You really have to look at what you are going to be juicing. If you want to be juicing greens & wheat grass, you'll probably want one of the twin gears, like the Samson or Green Star. If you want carrots & apples, I recommend the Breville. The Champion is great to do all around things like ice cream and nut butters, but if you have a good food processor, you don't need a Champ.
I believe Discount Juicers has a comparison chart to help you decide which juicer does what best.
Hope that helps.
My 2 cents worth
To add my 2 cents worth, I own a Jack LaLane juicer. The lady I work for and take care of had a Champion juicer. I used it every day for about 3 months juicing for her. I hated using it. It was very hard to clean, very heavy, the pulp came out wet, greens and green vegies clogged it up, as well as apples. In comparing the Champion to the Jack LaLane juicer--the Jack LaLane juicer produced more juice from the same amout of carrots than the Champion.
Thanks for letting me share!
Pretty interesting. About a year ago, my sister in law ordered the JLL juicer. I brought over my champion and we had a juice-off. The JLL did exceptionally better on oranges, apples, carrots in juice texture and yield and it killed the Champ on tomatoes. It ran a lot quieter too. The Champ was a bit easier to clean up though. My Breville (very similar model) came with a cleaning brush, I don't know if the JLL does. I wrote an article on it, and gave it to Michelle on the From Sad to Raw site, and she posted it somewhere. I can't locate the article on my computer, but if I do, I'll be sure to post it.
Originally Posted by Old Fashioned Oats
WOW, I've had my champion juicer for about 4 years, and It takes me about 2 mintues to clean, just one twist and a quick rinse under the faucet, it only has about 4 parts, wipe off the crank shaft, and voila' clean.

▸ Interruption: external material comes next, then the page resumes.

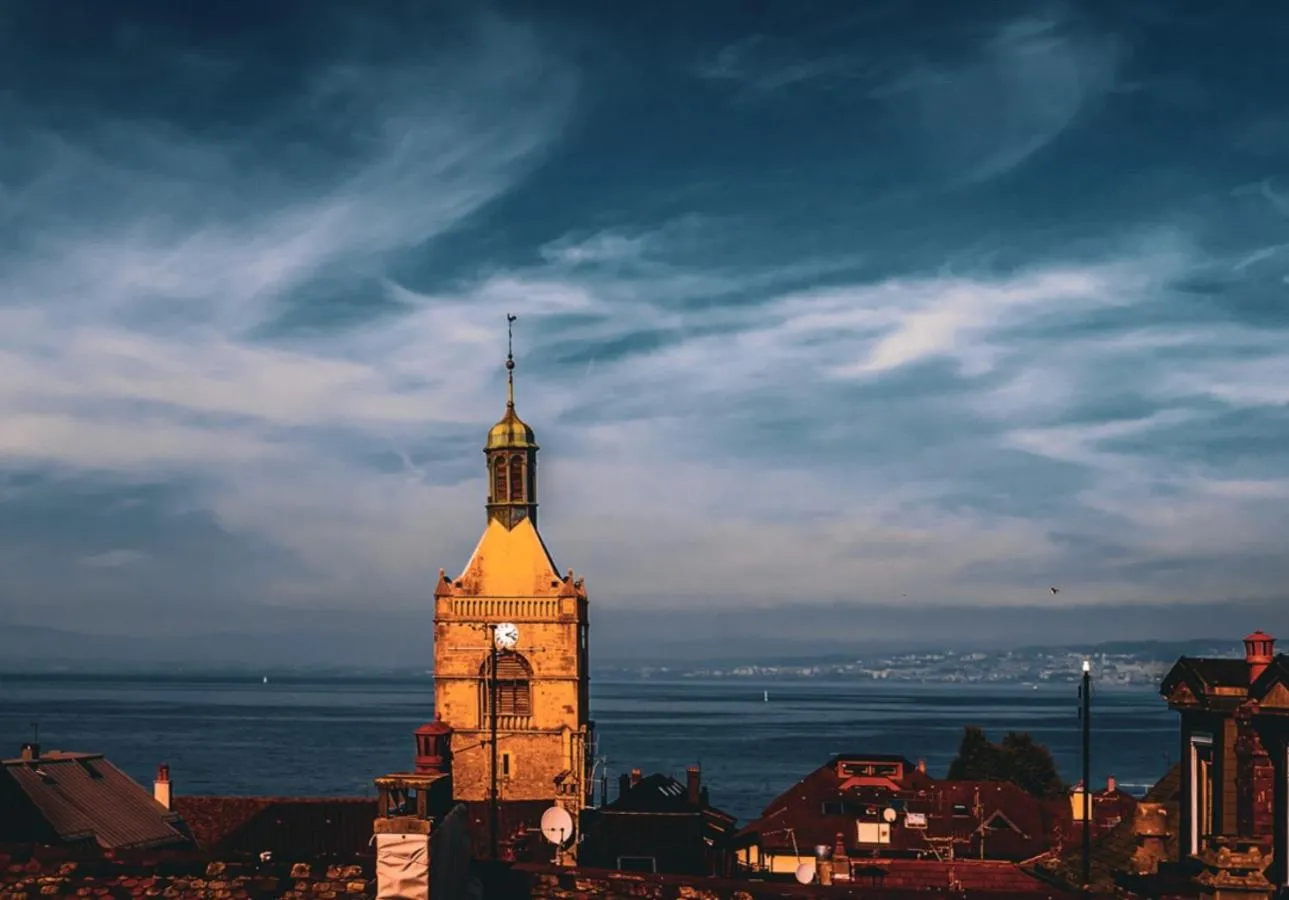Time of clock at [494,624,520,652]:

I've never had it bog down on me even once, and I use it constantly.
The pulp comes out of mine dry as a bone, won't even stick together.
Now, I will admit this is my second one, the first one I had, must have had a seal missing or broken, as it leaked juice all over the counter, and it was a disaster, so I took it back to the store, brought this one home, and it works perfectly.
And I teach using this one, so students have abused it and my grandkids too, and it still works great.
I love the easy cleanup, I mean no scrubbing with a tooth brush to clean the little teeth, no screw drivers to mess with, nothing sticks, it all just takes one quarter of a twist and it comes apart.
I clean mine every time I use it, so maybe mine doesn't get a buildup or residue, I can't think of any other thing that would make it difficult to clean.
But then I love my vita mix, and many people say they don't like cleaning them, I just put in 1/2 a blender full of water, and 1 drop of dish soap, and turn it on, and rinse, it's instantly clean.
But I only use mine for raw fruits and veggies, nothing else.
When I was making alot of oily salald dressings, it did take some scrubbing by hand to clean, so maybe that's it.
RP do you have the industrial one? My friend had the industrial one and she said it never heated up on her at all, but she ended up getting a twin gear anyway because she wanted to do wheat grass. Funny, after she saw my Breville she had to 'one up' me and get the deluxe Breville, lol. I have the household model, that could be why I have the problems I do with it. I'm thinking of putting it on ebay since I don't use it anymore.
Thought I'd let everyone know I saw these at Costco tonight for $99.